The film even touches on the alienation of people from each other...Simonson, who is wealthy enough to afford personal servants and even a concubine, has no next of kin to receive his death benefits. The "furniture" girls, exploited by their employers and on at least one occasion bullied by senior employees, seem to have only each other to rely on.

*Even though the film was made in 1973, there doesn't seem to be any overt racism. The (I assume) WASP Thorn banters with his black boss and Jewish roommate without any hint of snobbery or friction and he treats Martha (Paula Kelly), not only a black woman but the "furniture" of a suspected criminal, politely rather than lording it over her as a police officer and as a man. Although there are obviously still problems that need fixing, the negative of impact of discrimination has been in decline for some time.

*The acting is good. Heston is good as Thorn and Robinson is good as Roth, while Leonard Stone is appropriately reprehensible as the abusive butler Charlie. 

*Rather than a talkie-talk explanation of how just everything went bad, the dystopian aspects of the world are depicted initially by an opening-credit montage depicting population growth and pollution and then by details on-screen...heaps of homeless people, food lines, old people reminiscing about the days when the planet was more habitable, casual discussion of ludicrously-inflated food prices. No infodumping.

*The more you think about it, the more morally gray the situation becomes. Is the conspiracy investigated in the film the lesser evil, in order to reduce human pressure on the already collapsing environment?

*Finally, although this is pedantic, there's no TVTropes Bottomless Magazines here. In one fight sequence, the fact Thorn has to stop and reload his gun is important.

*When we see the cover's "riot control bulldozers" unleashed, the shots are so well-timed that they're actually a bit intimidating. It reminded me of the scene in The Wolfman where a man beats the wolfman to death with his silver-headed cane, but all the audience sees is the rising and fall of the cane over the fog.

The Bad

*The opening montage could have been tightened up a bit. The point could have been made a lot faster.

*The movie overall is rather slow-moving. There's a lot of "this is what dystopia looks like" where not a lot actually actually happens. Things do pick up later in the film though.

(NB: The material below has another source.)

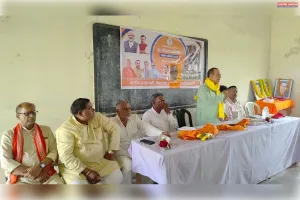 बाबा साहब के संविधान से हर वर्ग को मिल रहा उचित सम्मान :  दिलीप चतुर्वेदी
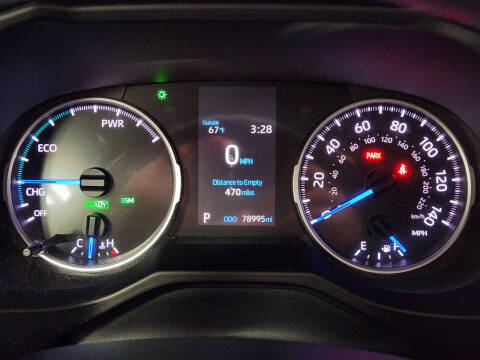 2021 Toyota RAV4 Hybrid XLE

*Given the importance of the Catholic Church to the events in the film, there's a missed opportunity to depict the Catholic hierarchy conniving with the villains. Given how we see ordinary Catholic priests and nuns caring for the poor and providing spiritual solace, it wouldn't make the film anti-Catholic. All you'd really need to make the point is to depict a bishop or archbishop involved, which would make the ending more impactful and less vague.

The Verdict

Worth seeing once, but not the classic I expected. 8.0 out of 10.